The Day After the Videotape Depicting Cold-Blooded Killing of Civilians
in Srebrenica Was Broadcast

Almost all Belgrade Print Media Deaf Mute

06/02/2005

 

Regardless of the fact that yesterday morning, June 1, viewers of the TV B92 - and, later on, audiences of other broadcast media - had the opportunity to see the shocking and exclusive videotape of the execution of civilians in Srebrenica, The Hague Prosecution showed during the cross-examination of former Serbian assistant interior minister Obrad Stevanovic, who has been testified in Slobodan Milosevic's defence case, editors and reporters for Belgrade-seated print media were, as it seems, somewhere else, assigned more important tasks. What made breaking news at global level - by its horrifying effect at least - did not happen at all, if it were for them. Their full attention was focused on various speculations of the withdrawal of Interpol's arrest warrant after Mira Markovic and other "sensational" revelations.

The Danas daily was the only exception. Dailies Politika and Novosti carried news agencies' reports: Politika run a front page story under the headline "The Witness Aghast" and a subhead "Stevanovic Negates that 'Scorpions' Made Part of the Serbia's Interior Ministry's Public Security Department," while the Vecenje Novosti run their story on page 17 and, true, took over a somewhat longer version of the agencies' news, "creatively" headlined "Key Denies Nice's Film."

Apart from a bylined story telling the readership in detail what is to be seen and heard in the film, as well as presenting most illustrative instances of the prosecution's cross-examination of Obrad Stevanovic, the Danas daily publicized the testimony of Nikola Fuks, private of the Yugoslav Army in the period 1992-93.

 

Danas, June 2, 2005
Unit for Special Operations Was in Bosnia, while the Army in Bajina Basta (excerpts)

.According to Stevanovic, except for police forces, military troops were not in Bajina Basta and surrounding area, while the Unit for Special Operations (JSO) of the Serbian interior ministry was not deployed in Croatia and Bosnia-Herzegovina. Intent to deny such Stevanovic's claims, Nikola Fuks, private of the Yugoslav Army (VJ) in the period 1992-93, who served his term in Novi Sad and was later transferred to the 19th Borderline Battalion in Bajina Basta, called in the Danas newsroom. His testimony is diametrically opposite to Obradovic's statements.

"Stevanovic said only police forces were deployed, and that's not true. The Yugoslav Army was engaged in the field, i.e. its elite units such as Guard and the 63rd Parachute brigades, and the JSO was also there. Obradovic was in Bajina Basta at the time and must have seen all that army," says Fuks.

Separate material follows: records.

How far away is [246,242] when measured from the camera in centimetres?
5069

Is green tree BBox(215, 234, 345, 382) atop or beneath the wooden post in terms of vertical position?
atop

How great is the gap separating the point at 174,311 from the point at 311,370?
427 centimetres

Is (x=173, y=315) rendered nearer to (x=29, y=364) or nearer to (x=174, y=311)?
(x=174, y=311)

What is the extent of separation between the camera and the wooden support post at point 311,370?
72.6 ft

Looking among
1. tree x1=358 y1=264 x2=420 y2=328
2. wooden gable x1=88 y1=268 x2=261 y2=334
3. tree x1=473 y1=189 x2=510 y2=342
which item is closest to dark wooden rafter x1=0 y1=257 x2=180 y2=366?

He points out that JSO troopers, led by Franko Simatovic-Frenki, have been accommodated in the Bajina Basta police station, the same as his unit.

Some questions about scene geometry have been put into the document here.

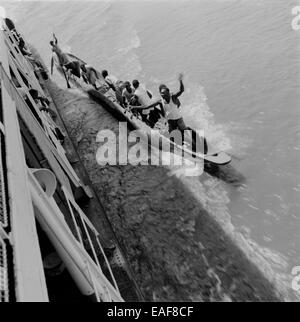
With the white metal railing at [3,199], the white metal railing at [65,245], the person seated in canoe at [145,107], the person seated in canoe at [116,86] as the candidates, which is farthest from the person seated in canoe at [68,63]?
the white metal railing at [3,199]

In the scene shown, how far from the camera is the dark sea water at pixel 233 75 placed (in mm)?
8852

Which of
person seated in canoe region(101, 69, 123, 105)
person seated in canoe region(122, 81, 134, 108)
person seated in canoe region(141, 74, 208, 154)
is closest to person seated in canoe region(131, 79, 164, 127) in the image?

"Few people knew about 'Frenki guys' at the time. While on watch duty I saw a Land Rover with the 'Frenki' inscription. I thought it was about a Bosnian Serb unit." .

"It's not true that only police forces have been deployed. I saw VJ artillery targeting the territory of Eastern Bosnia from the Yugoslav territory. Actually, a battery of rocket missiles was stationed nearby the 'Mitrovac' holiday resort for children at the Tara Mt. From that place they targeted Bosnia, and Srebrenica I suppose." .

On the grounds of his personal experience, Fuks is certain that the population of Eastern Bosnia could not have used mine throwers and siege guns for attacks. He says his unit was tasked with transporting seized Muslim weapons. They wanted to see what kind of weapons were transported, he said.

"We opened a case and saw arms made up of some tubes, resembling plumbing pipes. Such guns were more dangerous to shooters than to those standing for their targets," says Fuks.

"I witnessed the arrivals of volunteers, the so-called weekend-warriors. They used to come from Serbia and were armed from the VJ storage that was also housed in the Bajina Basta police station. I also witnessed the arrivals of Russian volunteers, who were given arms and then sent to the Eastern Bosnia battlefield," says Fuks.